YOUR TASK: Which lines of the records contain the word "picture"? Pull out every such line, matching uppercase and lowercase exactly.

═══ RECORDED INFORMATION

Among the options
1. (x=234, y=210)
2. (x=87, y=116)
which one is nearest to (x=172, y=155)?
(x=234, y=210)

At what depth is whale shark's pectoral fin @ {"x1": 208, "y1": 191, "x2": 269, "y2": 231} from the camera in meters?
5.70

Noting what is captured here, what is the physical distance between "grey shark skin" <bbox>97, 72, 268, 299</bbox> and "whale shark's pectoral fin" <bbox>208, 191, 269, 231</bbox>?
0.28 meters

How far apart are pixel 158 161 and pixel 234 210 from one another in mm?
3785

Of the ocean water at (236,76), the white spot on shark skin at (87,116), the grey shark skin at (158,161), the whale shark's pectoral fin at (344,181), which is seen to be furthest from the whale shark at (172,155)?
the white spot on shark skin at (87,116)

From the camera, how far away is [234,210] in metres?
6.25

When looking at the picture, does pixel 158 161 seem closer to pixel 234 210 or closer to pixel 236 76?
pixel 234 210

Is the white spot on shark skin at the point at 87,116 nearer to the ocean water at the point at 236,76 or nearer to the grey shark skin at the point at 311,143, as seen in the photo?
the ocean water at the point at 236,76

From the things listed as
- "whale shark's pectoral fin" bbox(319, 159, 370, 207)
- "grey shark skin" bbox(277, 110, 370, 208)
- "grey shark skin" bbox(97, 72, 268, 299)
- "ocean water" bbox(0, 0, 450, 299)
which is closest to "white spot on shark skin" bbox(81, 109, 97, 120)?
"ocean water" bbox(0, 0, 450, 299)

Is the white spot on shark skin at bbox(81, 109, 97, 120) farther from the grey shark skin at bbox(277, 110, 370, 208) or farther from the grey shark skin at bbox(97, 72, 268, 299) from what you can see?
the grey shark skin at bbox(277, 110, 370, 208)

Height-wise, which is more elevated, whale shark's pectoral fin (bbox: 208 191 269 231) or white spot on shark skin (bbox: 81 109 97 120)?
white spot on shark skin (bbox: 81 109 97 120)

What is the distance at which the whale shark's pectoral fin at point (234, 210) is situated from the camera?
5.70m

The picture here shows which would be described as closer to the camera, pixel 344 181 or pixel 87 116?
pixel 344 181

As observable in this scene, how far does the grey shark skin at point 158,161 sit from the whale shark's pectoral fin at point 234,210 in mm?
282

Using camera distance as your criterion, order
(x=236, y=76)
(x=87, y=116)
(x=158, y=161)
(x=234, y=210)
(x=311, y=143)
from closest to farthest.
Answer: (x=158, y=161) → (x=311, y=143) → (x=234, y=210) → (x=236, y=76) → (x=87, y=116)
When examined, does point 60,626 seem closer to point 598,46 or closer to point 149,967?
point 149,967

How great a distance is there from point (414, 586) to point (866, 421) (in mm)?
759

══════

RESPONSE TO THE EXERCISE:
When looking at the picture, does pixel 158 161 seem closer to pixel 234 210 or closer to pixel 236 76?
The picture here shows which would be described as closer to the camera, pixel 344 181 or pixel 87 116?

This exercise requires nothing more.